Exercise requirements: Could you rewrite the stretch from the line containing "How far does one" through the end of the records, putting "have to travel" in place of "need to go" and leaving everything else unchanged? Omit the pictures from your answer.

--- Start of The records ---

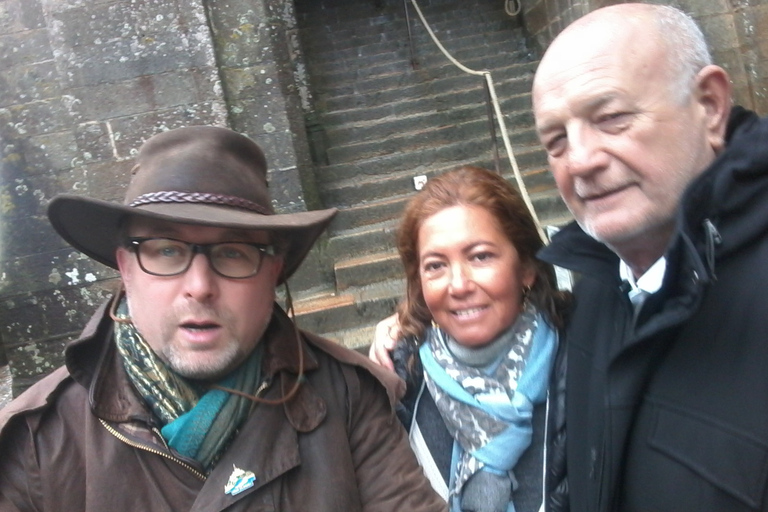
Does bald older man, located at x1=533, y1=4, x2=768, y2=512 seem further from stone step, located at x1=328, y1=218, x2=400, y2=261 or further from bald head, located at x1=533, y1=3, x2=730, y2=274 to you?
stone step, located at x1=328, y1=218, x2=400, y2=261

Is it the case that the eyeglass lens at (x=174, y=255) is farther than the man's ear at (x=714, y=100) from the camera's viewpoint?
Yes

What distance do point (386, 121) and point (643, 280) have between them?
462 centimetres

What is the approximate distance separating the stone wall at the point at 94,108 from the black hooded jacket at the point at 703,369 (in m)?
3.15

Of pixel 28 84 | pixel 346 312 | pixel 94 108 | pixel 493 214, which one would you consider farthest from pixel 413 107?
pixel 493 214

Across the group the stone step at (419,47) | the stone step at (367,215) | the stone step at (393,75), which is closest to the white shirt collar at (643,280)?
the stone step at (367,215)

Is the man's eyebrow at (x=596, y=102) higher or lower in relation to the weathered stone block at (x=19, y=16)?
lower

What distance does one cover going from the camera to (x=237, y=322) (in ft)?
4.74

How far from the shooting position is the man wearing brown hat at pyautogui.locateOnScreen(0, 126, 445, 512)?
4.30 ft

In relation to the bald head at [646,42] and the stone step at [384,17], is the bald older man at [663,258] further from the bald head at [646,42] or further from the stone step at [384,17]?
the stone step at [384,17]

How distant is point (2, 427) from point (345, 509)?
802mm

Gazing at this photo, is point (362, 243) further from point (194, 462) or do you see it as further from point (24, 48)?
point (194, 462)

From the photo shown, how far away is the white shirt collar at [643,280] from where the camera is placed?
127 centimetres

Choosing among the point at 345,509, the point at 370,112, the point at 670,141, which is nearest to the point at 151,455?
the point at 345,509

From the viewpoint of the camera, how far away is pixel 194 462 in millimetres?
1361
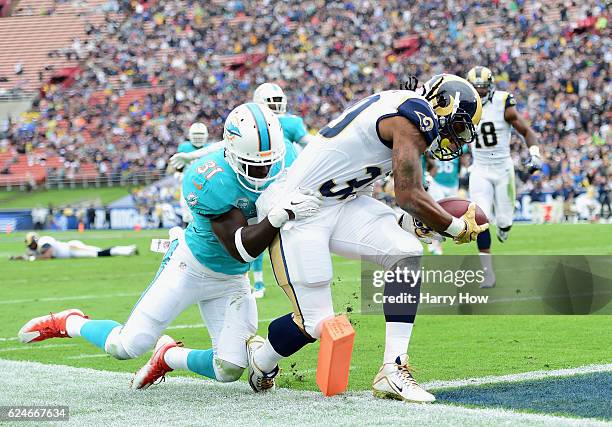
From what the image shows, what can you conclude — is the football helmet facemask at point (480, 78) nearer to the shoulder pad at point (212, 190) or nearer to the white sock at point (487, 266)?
the white sock at point (487, 266)

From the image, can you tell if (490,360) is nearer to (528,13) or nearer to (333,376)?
(333,376)

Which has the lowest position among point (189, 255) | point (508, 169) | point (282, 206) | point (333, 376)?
point (508, 169)

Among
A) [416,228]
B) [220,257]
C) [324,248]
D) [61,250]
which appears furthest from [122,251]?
[324,248]

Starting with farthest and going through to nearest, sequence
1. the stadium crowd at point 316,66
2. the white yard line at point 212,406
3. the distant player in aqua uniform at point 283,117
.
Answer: the stadium crowd at point 316,66 → the distant player in aqua uniform at point 283,117 → the white yard line at point 212,406

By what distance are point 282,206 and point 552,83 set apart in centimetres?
2191

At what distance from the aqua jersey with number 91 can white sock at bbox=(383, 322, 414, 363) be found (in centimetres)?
90

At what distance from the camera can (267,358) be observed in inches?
196

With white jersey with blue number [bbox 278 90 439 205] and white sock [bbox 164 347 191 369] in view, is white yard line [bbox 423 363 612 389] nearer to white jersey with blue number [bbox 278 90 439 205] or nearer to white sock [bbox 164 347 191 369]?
white jersey with blue number [bbox 278 90 439 205]

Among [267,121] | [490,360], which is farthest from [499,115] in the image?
[267,121]

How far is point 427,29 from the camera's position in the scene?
96.6 feet

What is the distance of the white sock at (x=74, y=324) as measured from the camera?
5668 millimetres

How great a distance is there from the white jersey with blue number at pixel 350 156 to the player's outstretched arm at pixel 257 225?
10 centimetres
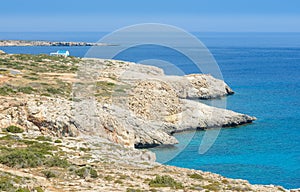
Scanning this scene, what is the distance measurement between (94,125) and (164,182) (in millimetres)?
15016

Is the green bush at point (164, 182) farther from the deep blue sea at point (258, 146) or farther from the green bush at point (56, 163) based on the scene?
the deep blue sea at point (258, 146)

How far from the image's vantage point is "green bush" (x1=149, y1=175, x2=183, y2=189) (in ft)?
64.4

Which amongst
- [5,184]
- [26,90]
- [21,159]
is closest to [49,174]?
[21,159]

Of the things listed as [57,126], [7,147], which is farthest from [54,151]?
[57,126]

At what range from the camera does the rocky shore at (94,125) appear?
2006cm

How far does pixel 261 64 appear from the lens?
12038cm

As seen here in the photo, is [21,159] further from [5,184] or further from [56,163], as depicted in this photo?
[5,184]

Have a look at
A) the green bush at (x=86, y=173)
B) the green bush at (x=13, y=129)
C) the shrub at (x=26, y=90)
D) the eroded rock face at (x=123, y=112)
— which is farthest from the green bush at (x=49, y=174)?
the shrub at (x=26, y=90)

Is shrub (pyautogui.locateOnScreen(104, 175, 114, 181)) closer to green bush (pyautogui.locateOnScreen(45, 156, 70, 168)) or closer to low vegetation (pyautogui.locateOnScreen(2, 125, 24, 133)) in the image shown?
green bush (pyautogui.locateOnScreen(45, 156, 70, 168))

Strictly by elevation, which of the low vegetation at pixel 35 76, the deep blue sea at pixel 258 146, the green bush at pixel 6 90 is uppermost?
the low vegetation at pixel 35 76

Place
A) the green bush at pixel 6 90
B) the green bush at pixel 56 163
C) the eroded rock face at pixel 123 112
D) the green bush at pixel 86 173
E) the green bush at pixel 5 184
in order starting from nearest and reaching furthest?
1. the green bush at pixel 5 184
2. the green bush at pixel 86 173
3. the green bush at pixel 56 163
4. the eroded rock face at pixel 123 112
5. the green bush at pixel 6 90

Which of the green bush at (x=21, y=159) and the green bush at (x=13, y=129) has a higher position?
the green bush at (x=13, y=129)

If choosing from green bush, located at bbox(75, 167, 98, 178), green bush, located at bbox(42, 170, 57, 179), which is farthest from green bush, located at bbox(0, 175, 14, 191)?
green bush, located at bbox(75, 167, 98, 178)

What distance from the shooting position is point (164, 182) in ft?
65.1
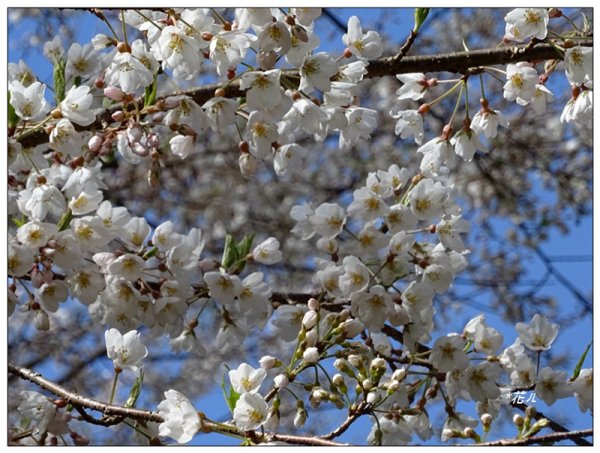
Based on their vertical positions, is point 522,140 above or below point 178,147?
above

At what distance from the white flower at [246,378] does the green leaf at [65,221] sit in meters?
0.43

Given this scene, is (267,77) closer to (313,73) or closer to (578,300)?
(313,73)

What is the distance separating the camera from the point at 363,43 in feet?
6.59

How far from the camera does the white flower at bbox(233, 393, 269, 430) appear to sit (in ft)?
5.00

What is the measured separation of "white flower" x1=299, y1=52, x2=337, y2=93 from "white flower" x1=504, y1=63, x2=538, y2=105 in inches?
17.6

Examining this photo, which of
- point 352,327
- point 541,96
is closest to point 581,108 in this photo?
point 541,96

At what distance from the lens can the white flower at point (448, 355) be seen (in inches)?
74.6

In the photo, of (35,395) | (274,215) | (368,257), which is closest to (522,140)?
(274,215)

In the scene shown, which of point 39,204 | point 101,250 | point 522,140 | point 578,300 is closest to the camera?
point 39,204

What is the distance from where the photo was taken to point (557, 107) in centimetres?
609

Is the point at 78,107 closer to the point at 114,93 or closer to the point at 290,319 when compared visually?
the point at 114,93

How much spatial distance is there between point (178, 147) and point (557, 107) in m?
4.71

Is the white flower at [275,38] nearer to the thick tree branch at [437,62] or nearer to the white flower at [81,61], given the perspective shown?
the thick tree branch at [437,62]

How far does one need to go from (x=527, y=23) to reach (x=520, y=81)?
0.42 ft
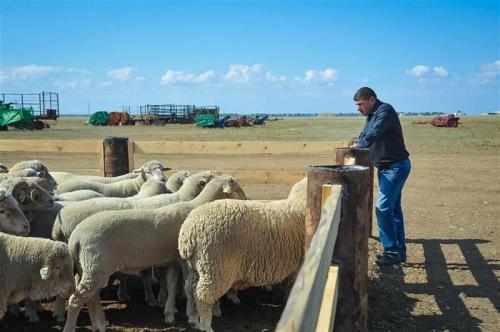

--- End of The records ---

Problem solution:
How far does one have to travel from (x=527, y=23) to reach (x=520, y=81)?
0.42 ft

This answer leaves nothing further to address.